# Curling 230lbs - Strict Form - Critique?



## Incredible Bulk (Sep 19, 2007)

:lol:


----------



## bbeweel (Oct 7, 2008)

What the fcuk was that all about??.........potential injury in the making there.


----------



## toxo (Mar 11, 2008)

you can tell it works by the massive and shredded gunz show pow pow


----------



## shorty (Mar 13, 2007)

JW007 hurt his bicep curling that way too


----------



## Pritch30099 (Feb 25, 2010)

awesome!! so strong...!


----------



## leeston (May 30, 2006)

was that curling????

It looked more like bent over rows to me!!!!


----------



## pastanchicken (Sep 29, 2008)

LOL, awesome form :thumbup1:


----------



## SOUTHMAN (Sep 14, 2008)

that guys sick in the face! what the hell was that


----------



## Incredible Bulk (Sep 19, 2007)

ok ok... the form was a little bad, i'll make up for it by doing some press work on the smith


----------



## pastanchicken (Sep 29, 2008)

Love it, wish he was my grandad


----------



## SOUTHMAN (Sep 14, 2008)

lol intense


----------



## pastanchicken (Sep 29, 2008)

Vince said:


> What was that? Calves? Or was he just adjusting the bar?? :confused1:


I have noooooo idea :confused1:


----------



## SOUTHMAN (Sep 14, 2008)

i think he was just unracking it slightly. that all he was going for


----------



## drago78 (Oct 1, 2007)

errr- he seemed to have real difficulty deadlifting the 230lb off the floor before doing the 'curls' not the best indication of a strongman in my book.


----------



## drago78 (Oct 1, 2007)

Incredible Bulk said:


> ok ok... the form was a little bad, i'll make up for it by doing some press work on the smith


Superflo? supermuggybonehead more like!.


----------



## toxo (Mar 11, 2008)

you missed his warm up set


----------



## MXMAD (Oct 11, 2007)

What an idiot!

He wont be doing that long before he gets an injury.........


----------



## Incredible Bulk (Sep 19, 2007)

Its all about the form


----------



## toxo (Mar 11, 2008)

MXMAD said:


> What an idiot!
> 
> He wont be doing that long before he gets an injury.........
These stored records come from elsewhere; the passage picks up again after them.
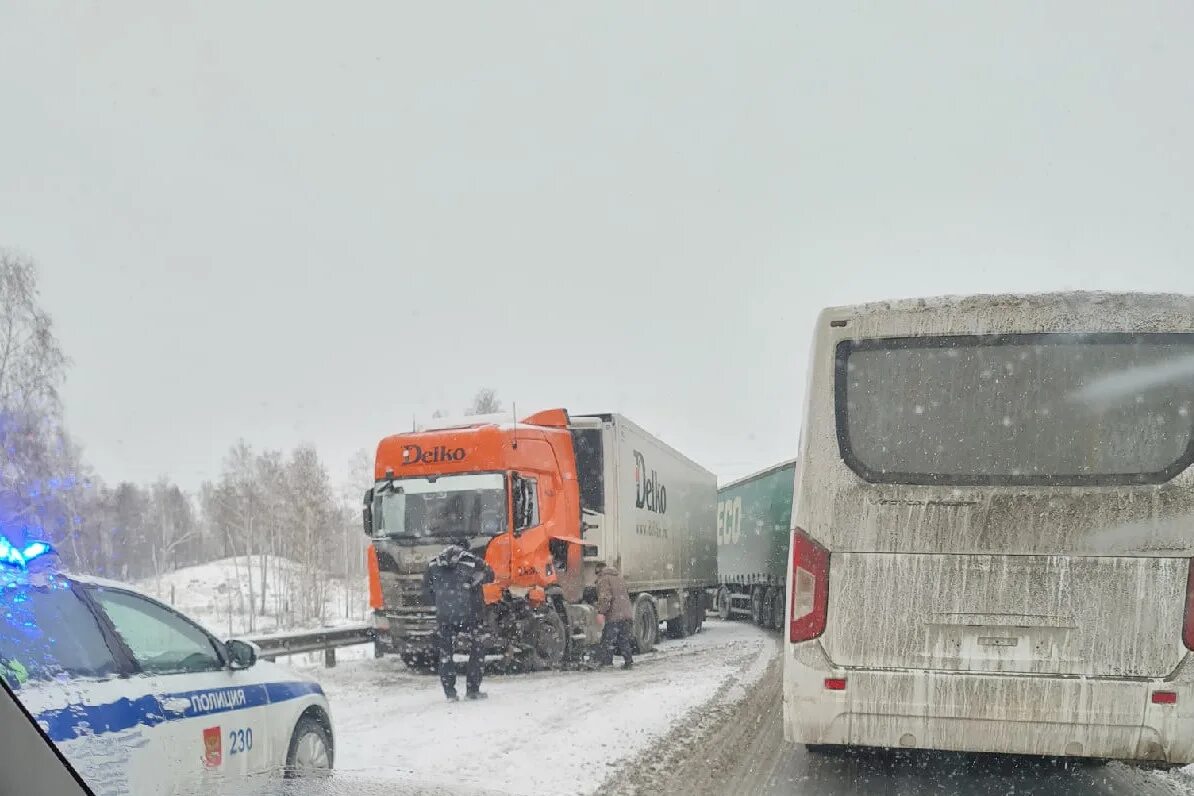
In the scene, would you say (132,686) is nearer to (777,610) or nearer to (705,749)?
(705,749)

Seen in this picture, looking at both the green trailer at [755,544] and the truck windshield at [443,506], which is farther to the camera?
the green trailer at [755,544]

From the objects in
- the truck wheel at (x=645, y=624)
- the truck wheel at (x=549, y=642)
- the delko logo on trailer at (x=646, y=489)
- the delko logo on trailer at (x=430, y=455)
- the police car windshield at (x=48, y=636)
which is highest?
the delko logo on trailer at (x=430, y=455)

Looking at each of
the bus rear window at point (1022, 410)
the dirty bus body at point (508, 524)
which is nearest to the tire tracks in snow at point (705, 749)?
the bus rear window at point (1022, 410)

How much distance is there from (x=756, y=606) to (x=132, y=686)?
18.8 metres

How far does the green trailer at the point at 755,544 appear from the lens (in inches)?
724

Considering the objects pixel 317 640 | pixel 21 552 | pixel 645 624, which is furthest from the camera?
pixel 645 624

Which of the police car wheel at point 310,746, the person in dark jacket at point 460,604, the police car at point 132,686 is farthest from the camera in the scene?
the person in dark jacket at point 460,604

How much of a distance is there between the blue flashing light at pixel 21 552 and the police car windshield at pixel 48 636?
0.08 m

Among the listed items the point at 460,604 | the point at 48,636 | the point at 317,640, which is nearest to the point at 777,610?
the point at 460,604

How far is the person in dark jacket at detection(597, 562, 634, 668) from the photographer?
483 inches

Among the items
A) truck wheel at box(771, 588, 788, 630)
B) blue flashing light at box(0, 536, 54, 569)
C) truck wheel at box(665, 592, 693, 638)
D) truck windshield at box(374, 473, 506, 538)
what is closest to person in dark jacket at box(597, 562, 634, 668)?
truck windshield at box(374, 473, 506, 538)

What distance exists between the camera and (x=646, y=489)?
50.8ft

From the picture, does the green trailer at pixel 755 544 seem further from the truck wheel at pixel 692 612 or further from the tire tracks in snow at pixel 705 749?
the tire tracks in snow at pixel 705 749

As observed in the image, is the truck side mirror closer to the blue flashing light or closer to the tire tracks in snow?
the tire tracks in snow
 lol he's probably been training like that for decades


----------



## SOUTHMAN (Sep 14, 2008)

whats with the noise in those press ups.


----------



## Robbyg (Feb 25, 2008)

Im sure he was practicing his head butting skills lol


----------



## ANABOLIC-EDGE (Apr 28, 2008)

Hilarious. But his form isnt that far removed form what you see in the gym!


----------



## Robbyg (Feb 25, 2008)

Hilarious. But his form isnt that far removed form what you see in the gym!


----------



## OCR.HD (Nov 3, 2008)

cant believe he is still walking


----------



## Fatboy80 (Feb 27, 2008)

It looked like he was having a mega sneezing fit! Or a bad case of epilepsy! :lol:


----------



## T.F. (Aug 28, 2008)

ANABOLIC-EDGE said:


> Hilarious. But his form isnt that far removed form what you see in the gym!
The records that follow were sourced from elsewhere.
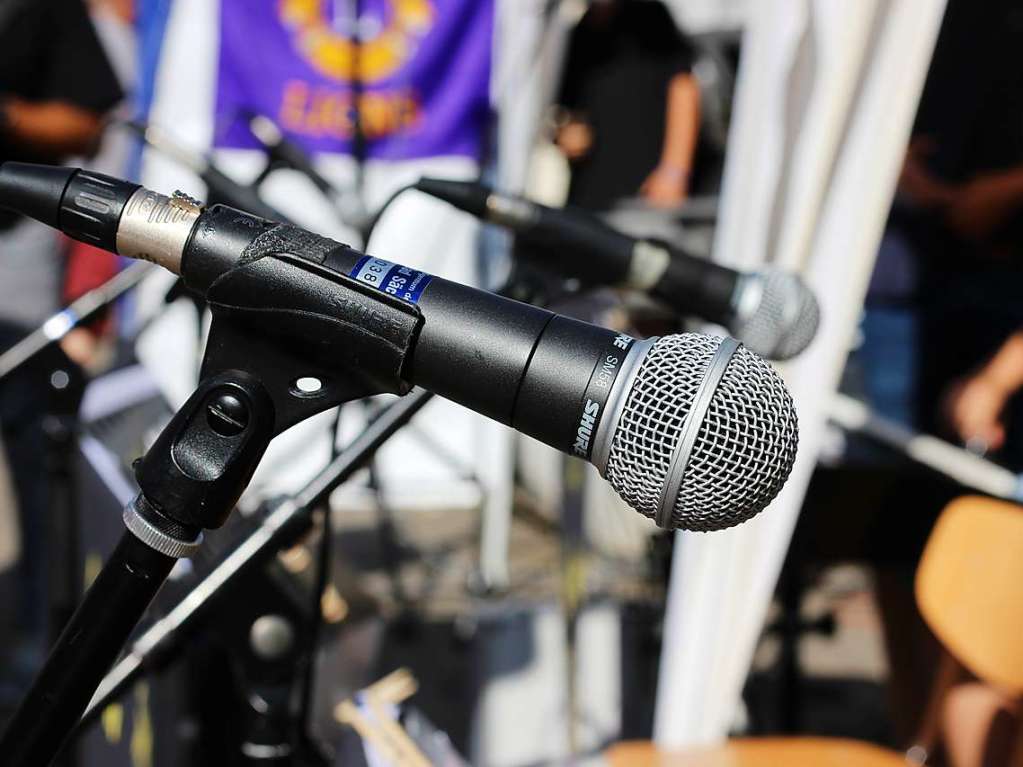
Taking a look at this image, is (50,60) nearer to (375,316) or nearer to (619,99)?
(619,99)

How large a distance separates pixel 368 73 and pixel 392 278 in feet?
7.95

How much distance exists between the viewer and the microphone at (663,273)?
2.89 feet

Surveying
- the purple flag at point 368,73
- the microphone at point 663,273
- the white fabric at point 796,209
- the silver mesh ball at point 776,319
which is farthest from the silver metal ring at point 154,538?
the purple flag at point 368,73

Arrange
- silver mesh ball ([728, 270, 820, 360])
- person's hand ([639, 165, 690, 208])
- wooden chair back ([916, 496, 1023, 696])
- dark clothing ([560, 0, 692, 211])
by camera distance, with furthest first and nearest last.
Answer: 1. dark clothing ([560, 0, 692, 211])
2. person's hand ([639, 165, 690, 208])
3. wooden chair back ([916, 496, 1023, 696])
4. silver mesh ball ([728, 270, 820, 360])

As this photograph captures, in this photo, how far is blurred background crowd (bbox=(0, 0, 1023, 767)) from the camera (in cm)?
124

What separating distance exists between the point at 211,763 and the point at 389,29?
2140 mm

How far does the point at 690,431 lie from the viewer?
1.72 feet

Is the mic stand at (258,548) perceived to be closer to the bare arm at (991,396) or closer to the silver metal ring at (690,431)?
the silver metal ring at (690,431)

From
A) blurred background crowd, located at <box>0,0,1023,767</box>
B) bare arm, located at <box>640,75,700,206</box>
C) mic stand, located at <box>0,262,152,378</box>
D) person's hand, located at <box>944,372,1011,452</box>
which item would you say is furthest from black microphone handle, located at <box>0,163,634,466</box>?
bare arm, located at <box>640,75,700,206</box>

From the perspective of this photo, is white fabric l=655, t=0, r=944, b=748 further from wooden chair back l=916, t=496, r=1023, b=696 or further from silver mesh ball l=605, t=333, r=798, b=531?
silver mesh ball l=605, t=333, r=798, b=531

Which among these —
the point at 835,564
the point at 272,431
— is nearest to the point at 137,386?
the point at 272,431

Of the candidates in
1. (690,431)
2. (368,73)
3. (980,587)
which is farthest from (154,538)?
(368,73)

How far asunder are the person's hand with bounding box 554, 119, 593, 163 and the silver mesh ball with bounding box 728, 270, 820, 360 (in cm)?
219

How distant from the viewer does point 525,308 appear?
1.88 ft
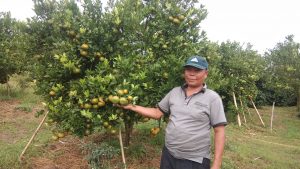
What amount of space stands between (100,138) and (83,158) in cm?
115

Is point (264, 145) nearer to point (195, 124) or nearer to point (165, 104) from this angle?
point (165, 104)

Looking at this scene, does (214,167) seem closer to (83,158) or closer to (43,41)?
(83,158)

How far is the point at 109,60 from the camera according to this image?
17.9ft

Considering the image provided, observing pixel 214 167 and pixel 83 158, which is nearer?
pixel 214 167

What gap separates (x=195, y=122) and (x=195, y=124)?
0.02m

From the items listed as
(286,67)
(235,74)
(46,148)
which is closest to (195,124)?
(46,148)

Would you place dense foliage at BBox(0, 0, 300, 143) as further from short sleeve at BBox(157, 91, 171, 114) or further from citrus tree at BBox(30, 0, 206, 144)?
short sleeve at BBox(157, 91, 171, 114)

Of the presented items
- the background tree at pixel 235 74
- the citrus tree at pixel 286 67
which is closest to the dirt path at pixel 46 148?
the background tree at pixel 235 74

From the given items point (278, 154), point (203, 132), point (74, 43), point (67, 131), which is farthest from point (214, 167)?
point (278, 154)

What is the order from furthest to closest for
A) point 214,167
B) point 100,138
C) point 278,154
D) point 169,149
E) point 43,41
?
point 278,154 < point 100,138 < point 43,41 < point 169,149 < point 214,167

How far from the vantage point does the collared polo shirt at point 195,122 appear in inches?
153

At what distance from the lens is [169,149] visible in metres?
4.18

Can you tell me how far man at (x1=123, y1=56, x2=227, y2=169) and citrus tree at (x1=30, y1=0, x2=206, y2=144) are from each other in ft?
2.85

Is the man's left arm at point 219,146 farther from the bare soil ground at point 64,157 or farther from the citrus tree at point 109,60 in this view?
the bare soil ground at point 64,157
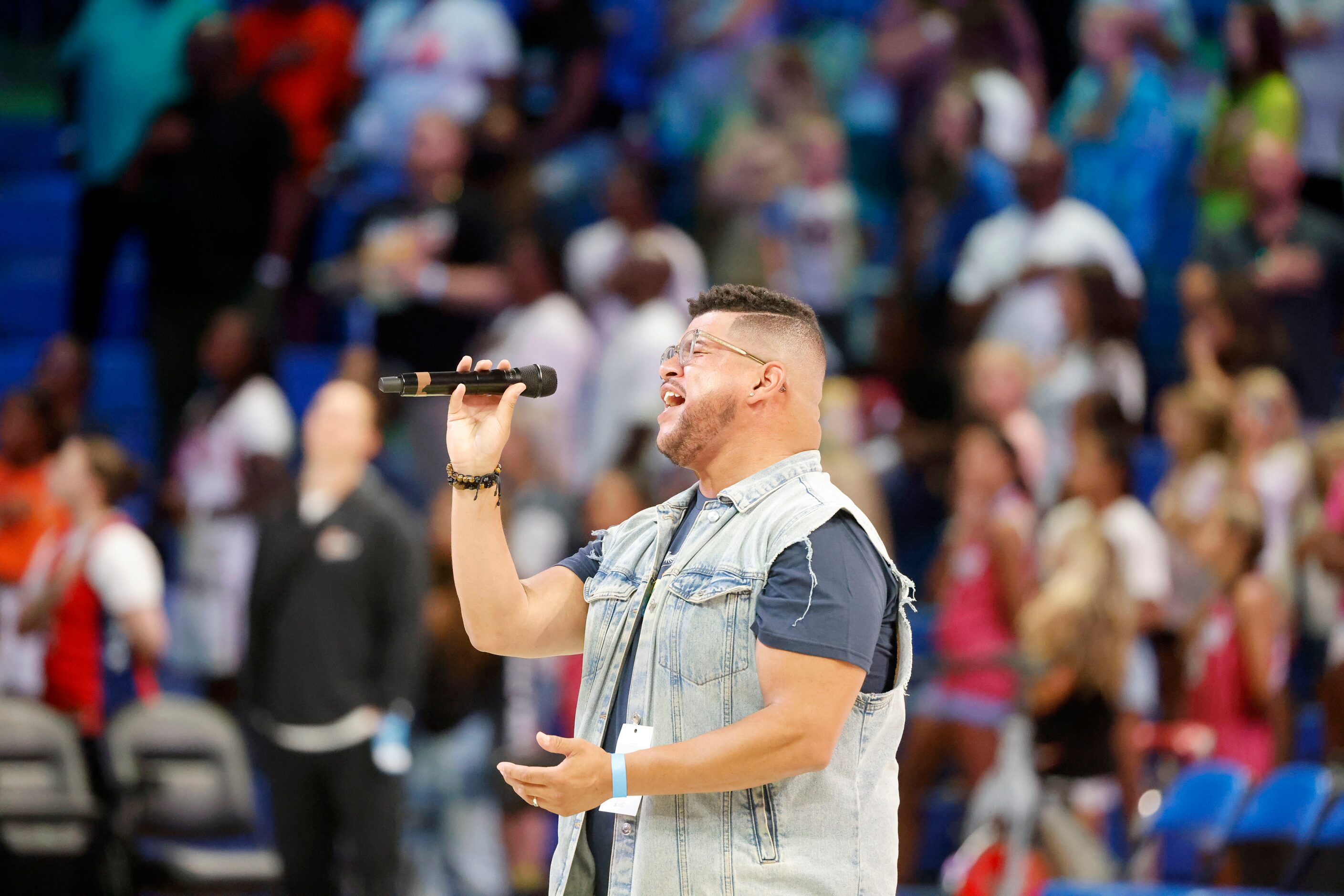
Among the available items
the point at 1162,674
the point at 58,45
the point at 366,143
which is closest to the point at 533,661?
the point at 1162,674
That's definitely the best ones, great full extension before getting into the next rep.

What a complete retard!


----------



## MaKaVeLi (Aug 12, 2008)

lolololololololololololololololololololololololololololololololololololololololololololololololololololololololololololololololololololololololololololololololololololololololololololololololololololololololololololololololololololololololololololololololololololololololololololololololololololololololololololololololololololololololololololololololololololololololololololololololololololololololololololololololololololololololololololololololololololololololololo what a ****ing idiot


----------



## TOBE (Mar 9, 2008)

the noise he makes when he lifts it off the floor :lol:


----------



## T.F. (Aug 28, 2008)

Lads read some of the comments on the vids of people backing him up and slating others for putting him down, priceless! Also they refer to some of his other vids as back up - back up of the fact the man is a complete **** more like!


----------



## Steedee (Aug 4, 2005)

LMFAO!!! :thumb:


----------



## Rob68 (Sep 16, 2008)

new i was going wrong somewhere:confused1:.....need to get meself a headband:thumb: :thumb:


----------



## MXMAD (Oct 11, 2007)

ANABOLIC-EDGE said:


> Hilarious. But his form isnt that far removed form what you see in the gym!


What the fcuk is that :lol:



RJ68 said:


> new i was going wrong somewhere:confused1:.....need to get meself a headband:thumb: :thumb:


 :lol:


----------



## Incredibl3Bulk (May 6, 2008)

one of the comment lifted from youtube:

I think you should think a little more about this man's fitness. He's been training his entire life. He is incredibly fit. He has videos where he executes over 1,000 pushups in one sitting - he in fact, has many of these. His upper body strength is unmatched here on youtube. I admit that he looks strange executing these, and no one else seems to do these, but this man knows what he is doing. For you to patronize him degrades you. You really think you can give him advice?

HA HA HA


----------



## Nytol (Jul 16, 2005)

PMSL, it is Joe when he gets his cast off, :lol: :lol: :lol:


----------



## Guest (Nov 30, 2008)

hehe this one made me laugh! more posing then anything else


----------



## dmcc (Nov 25, 2007)

Love this comment from the second video:

superflo should shower more often ...and with soap please! 2x per day you must shower my man. LEONARDO DA VINCI gym would really appreciate it if you did so,once b4 your workout and again after your workout. peace.


----------



## MXMAD (Oct 11, 2007)

LOL......

Check this out --> Click me <--


----------



## Morgy (Jan 21, 2006)

Incredible Bulk said:


> :lol:


 Isnt the basic principle behind weight training, moving the weight not the body, what a dumbass


----------



## BigSmurf (May 11, 2008)

1 day i hope to be as strong as superflo:thumb: looooooool


----------



## nothing2fear (Jul 7, 2007)

Mrdaveyk said:


> hehe this one made me laugh! more posing then anything else


His message to his 'fans' is brilliant:


----------



## 54und3r5 (Apr 11, 2008)

MXMAD said:


> What an idiot!
> 
> He wont be doing that long before he gets an injury.........


Ah well death will probably catch him first anyways lol


----------



## TH0R (Aug 15, 2007)

I do believe his ROM is a little suspect on the exercises:laugh:

I would love to see him squat:bounce:

Good find:thumb:


----------



## dan-mel (Jun 18, 2008)

lmao class find, although good on him for still trying at 60+ but he is failing miserably lol


----------